REQUEST. Check three statements against the passage on Killing Eve's second season: (a) Villanelle is played by Jodie Comer; (b) Eve Polastri is a French secret agent; (c) the season adds a new handler. Answer yes or no to each, quoting the words of the passage that decide it.

Killing Eve (Season 2)
The psychotic obsessive and compulsive stalking dance between the fashionista assassin Oksana aka Villanelle (played with delicious madness by Jodie Comer) and British secret agent Eve Polastri (Sandra Oh, oh-so-nuanced and superbly troubled) continues across Europe and dead bodies. The darkly comic racy journey gets even more grotesque and complex, upping the flashy noir, inverted feminism, and murderous romance. Add to it the haunting background score (David Holmes and the band Unloved), an unknown assassin, and a new handler and you know you’ve already been set up for another bloody misogynistic season.

GIVEN ENTRIES.

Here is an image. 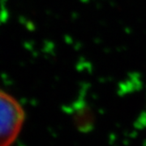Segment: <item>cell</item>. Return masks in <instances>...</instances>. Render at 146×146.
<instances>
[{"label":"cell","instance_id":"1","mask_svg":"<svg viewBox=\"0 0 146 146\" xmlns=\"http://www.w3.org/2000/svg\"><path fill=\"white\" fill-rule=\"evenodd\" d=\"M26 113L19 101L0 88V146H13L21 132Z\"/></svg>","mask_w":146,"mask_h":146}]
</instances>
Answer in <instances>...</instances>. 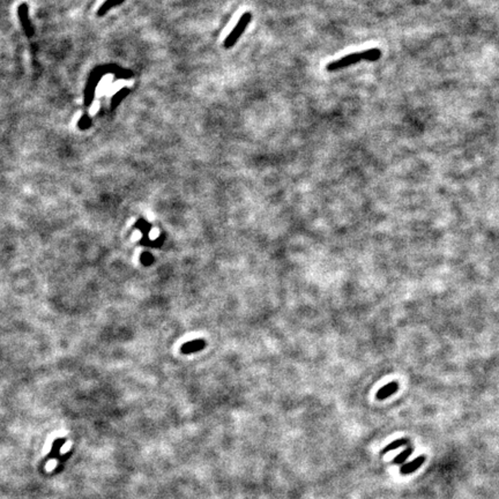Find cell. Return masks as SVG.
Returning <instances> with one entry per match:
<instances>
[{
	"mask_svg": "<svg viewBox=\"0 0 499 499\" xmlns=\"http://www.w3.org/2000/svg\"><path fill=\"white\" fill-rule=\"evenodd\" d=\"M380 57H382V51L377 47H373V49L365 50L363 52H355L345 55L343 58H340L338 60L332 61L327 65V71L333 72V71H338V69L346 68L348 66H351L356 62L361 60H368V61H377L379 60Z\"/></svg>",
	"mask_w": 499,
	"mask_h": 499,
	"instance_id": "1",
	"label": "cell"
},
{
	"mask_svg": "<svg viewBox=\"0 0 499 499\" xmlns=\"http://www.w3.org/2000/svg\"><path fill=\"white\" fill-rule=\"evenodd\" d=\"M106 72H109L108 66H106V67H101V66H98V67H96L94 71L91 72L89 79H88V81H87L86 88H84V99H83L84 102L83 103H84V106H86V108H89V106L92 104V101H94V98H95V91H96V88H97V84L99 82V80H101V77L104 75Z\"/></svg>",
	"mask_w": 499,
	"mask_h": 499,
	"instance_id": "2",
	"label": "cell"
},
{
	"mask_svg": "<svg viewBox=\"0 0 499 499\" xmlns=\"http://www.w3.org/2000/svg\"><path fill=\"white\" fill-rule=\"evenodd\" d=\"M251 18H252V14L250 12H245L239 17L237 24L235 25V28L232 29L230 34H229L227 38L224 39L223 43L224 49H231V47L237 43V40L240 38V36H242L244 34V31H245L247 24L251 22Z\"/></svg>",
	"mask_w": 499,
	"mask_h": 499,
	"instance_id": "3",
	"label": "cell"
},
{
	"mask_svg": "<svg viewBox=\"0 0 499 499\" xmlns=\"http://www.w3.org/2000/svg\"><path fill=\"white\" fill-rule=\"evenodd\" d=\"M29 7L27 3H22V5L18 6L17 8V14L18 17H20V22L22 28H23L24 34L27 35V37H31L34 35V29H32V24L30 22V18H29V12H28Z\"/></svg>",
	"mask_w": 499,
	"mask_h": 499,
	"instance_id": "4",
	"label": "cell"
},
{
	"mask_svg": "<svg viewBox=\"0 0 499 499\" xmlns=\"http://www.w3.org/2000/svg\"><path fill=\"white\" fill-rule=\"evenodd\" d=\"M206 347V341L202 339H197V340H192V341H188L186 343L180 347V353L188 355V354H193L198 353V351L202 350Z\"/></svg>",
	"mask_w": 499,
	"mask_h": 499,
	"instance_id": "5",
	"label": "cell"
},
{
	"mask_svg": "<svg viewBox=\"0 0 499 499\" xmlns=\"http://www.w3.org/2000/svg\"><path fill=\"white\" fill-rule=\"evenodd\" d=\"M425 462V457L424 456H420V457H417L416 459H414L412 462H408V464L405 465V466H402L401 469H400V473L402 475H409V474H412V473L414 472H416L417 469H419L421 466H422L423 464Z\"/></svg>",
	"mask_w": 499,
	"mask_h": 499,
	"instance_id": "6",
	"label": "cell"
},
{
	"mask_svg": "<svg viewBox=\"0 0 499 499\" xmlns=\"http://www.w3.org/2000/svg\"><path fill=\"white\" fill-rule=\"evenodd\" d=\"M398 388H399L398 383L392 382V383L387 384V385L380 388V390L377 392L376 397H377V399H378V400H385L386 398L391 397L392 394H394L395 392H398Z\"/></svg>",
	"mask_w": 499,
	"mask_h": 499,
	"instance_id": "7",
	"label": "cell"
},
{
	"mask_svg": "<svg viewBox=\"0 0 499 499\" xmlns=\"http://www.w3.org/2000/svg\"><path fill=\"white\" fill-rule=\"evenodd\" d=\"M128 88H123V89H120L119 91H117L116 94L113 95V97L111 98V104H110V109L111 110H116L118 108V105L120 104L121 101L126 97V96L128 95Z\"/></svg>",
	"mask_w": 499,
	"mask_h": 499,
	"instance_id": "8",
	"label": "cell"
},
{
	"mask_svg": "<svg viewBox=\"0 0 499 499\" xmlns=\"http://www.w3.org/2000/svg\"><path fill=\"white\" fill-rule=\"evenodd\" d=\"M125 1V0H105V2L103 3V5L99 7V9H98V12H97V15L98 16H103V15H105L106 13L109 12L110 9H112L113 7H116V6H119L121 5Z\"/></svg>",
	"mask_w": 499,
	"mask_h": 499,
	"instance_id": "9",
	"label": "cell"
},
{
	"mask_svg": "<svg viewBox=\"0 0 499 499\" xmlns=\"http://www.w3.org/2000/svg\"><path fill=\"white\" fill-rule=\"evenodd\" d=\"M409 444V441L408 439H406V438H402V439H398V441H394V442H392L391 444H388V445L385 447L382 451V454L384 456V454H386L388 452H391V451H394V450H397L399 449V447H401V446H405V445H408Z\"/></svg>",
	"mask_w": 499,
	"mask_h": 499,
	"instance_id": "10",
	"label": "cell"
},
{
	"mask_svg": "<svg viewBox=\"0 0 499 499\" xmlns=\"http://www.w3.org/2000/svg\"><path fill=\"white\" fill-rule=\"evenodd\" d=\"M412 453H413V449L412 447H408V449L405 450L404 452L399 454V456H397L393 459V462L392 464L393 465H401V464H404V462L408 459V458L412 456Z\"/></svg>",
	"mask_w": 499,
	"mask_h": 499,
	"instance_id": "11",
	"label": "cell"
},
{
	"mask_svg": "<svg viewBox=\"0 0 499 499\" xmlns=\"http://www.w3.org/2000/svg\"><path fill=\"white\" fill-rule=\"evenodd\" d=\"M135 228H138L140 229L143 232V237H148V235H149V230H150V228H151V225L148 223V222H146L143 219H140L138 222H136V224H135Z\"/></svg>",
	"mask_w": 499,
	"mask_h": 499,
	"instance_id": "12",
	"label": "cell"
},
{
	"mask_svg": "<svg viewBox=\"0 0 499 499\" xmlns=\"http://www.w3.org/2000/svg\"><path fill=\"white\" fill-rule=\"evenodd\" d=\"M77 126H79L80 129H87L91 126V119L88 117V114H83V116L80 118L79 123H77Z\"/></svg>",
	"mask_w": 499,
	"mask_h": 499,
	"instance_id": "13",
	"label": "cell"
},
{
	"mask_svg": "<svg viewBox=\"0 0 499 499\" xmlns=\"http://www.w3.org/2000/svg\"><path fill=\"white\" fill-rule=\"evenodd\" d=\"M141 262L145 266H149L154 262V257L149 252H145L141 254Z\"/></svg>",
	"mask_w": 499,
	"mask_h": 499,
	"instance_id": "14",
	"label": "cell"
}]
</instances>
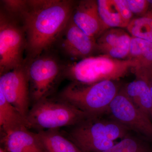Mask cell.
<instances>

RESPONSE TO THE TASK.
(a) Yes: "Oksana aka Villanelle (played with delicious madness by Jodie Comer)"
(b) No: "British secret agent Eve Polastri"
(c) Yes: "an unknown assassin, and a new handler"